# colchester camping and caravan club site



## artona (Jan 19, 2006)

Hi 

We are currently camped out on a fantastic site in Hatfield Peveral ready to pop upto Colchester tommorrow for MOT and service on the van.

We initially called the CCC site at colchester to be told thast since our van was 28foot they would probably call us an RV ( even though we are a German Euromobil) .

We felt quite pleased until they told us it would mean paying £30 rather than £19. hence we are are the wheatsheaf paying £8 a night

stew


----------



## geraldandannie (Jun 4, 2006)

Is that the one called "Colchester Camping", Stew? We stayed there a few weeks ago. (see http://www.pollensa.blogspot.com/)

Nice-ish site, but very close to a main road, and in a huge dip, so normal terrestrial TV is a no-no. Probably no great loss, Stew.

It does beg the question - at what point does an A-class become an RV? Some of the new European A-classes coming out are enormous.

Gerald


----------



## 96783 (Nov 23, 2005)

We're 8m34cm (27 ft something) and Colchester Caravan and Camping treated us as a normal MH. Plenty of room on the pitch (hardstanding) but the facilities left something to be desired and, but for the fact that we had to be in Colchester at that time we would have moved on sharpish. To charge £30 odd is well over the top for this site - after all I doubt you take more showers etc than anybody else, or do you? The difficulty with CLs round about Colchester itself is that none of them appear to have hardstanding, an essential for us and, I suspect, all tag axles.


----------



## Scotjimland (May 23, 2005)

Hi Stew 

Just to clarify .. this was the Camping & Caravan Club site .. not the Caravan Club site ? 

cheers Jim 


PS.. good luck with the MOT, George was 'done' last week :wink:


----------



## 100485 (Aug 12, 2006)

Hi Artona

interested in where your service and MOT are being done in colchester as i live in witham, i have a Gulfstream 1990 6.2 chevvy diesel, do they do servicing on these?
thanks 
ian


----------



## Scotjimland (May 23, 2005)

Hi Ian 
The local council sites can usually do MOTs on large vehicles, I had the RV tested at Chelmsford Council Centre. Sorry, I can't help with the servicing, I do my own.

Colchester address.
Vehicle Servicing, Westside Centre, London Rd, Stanway, Colchester
01206 282624

>>Money Saving Expert<<


----------



## 100485 (Aug 12, 2006)

ok thanks alot jim

ian


----------



## artona (Jan 19, 2006)

Hi 

The site is the one you can see from the A12 I think, got it from the camping and caravan book, comments based on what the receptionist told me. 

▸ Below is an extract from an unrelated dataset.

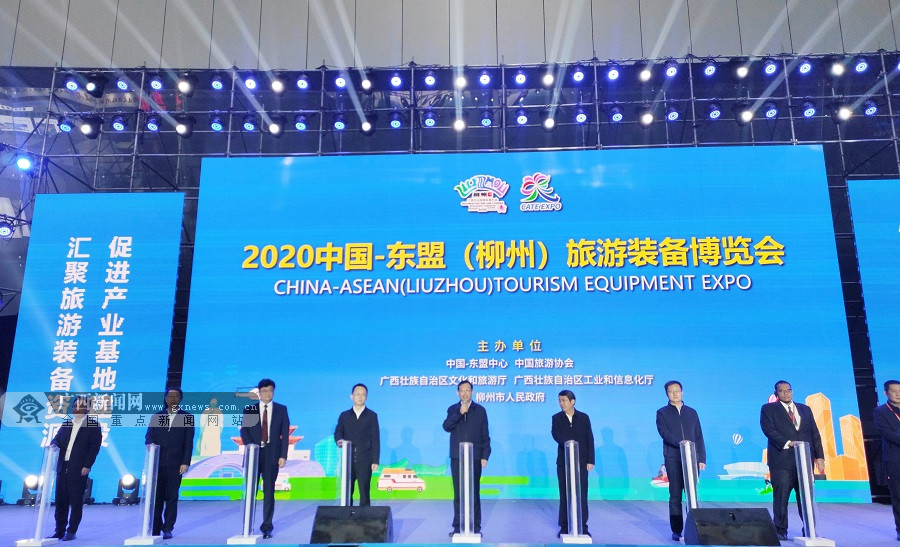 2020中国-东盟(柳州)旅游装备博览会开幕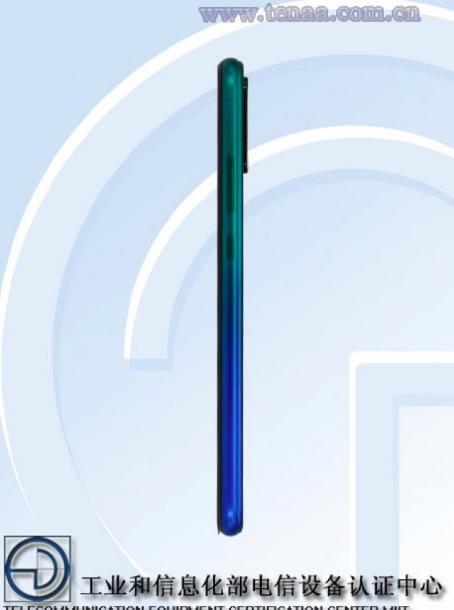 Huawei готовит к анонсу недорогой смартфон – фото 3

As for hard standing we will need it in winter but have not needed the rest of the year. 

MOT and servicing undertaken by Colchester council, Jims details spot on although I have a straightforward Fiat engine, you would have to ask about Americans. 

stew


----------



## Scotjimland (May 23, 2005)

Hi Stew

This is the CC site near the A12

Caravan Site 
There should be no supplement to pay for an RV .. unless this is an CC, MUC site ..?


----------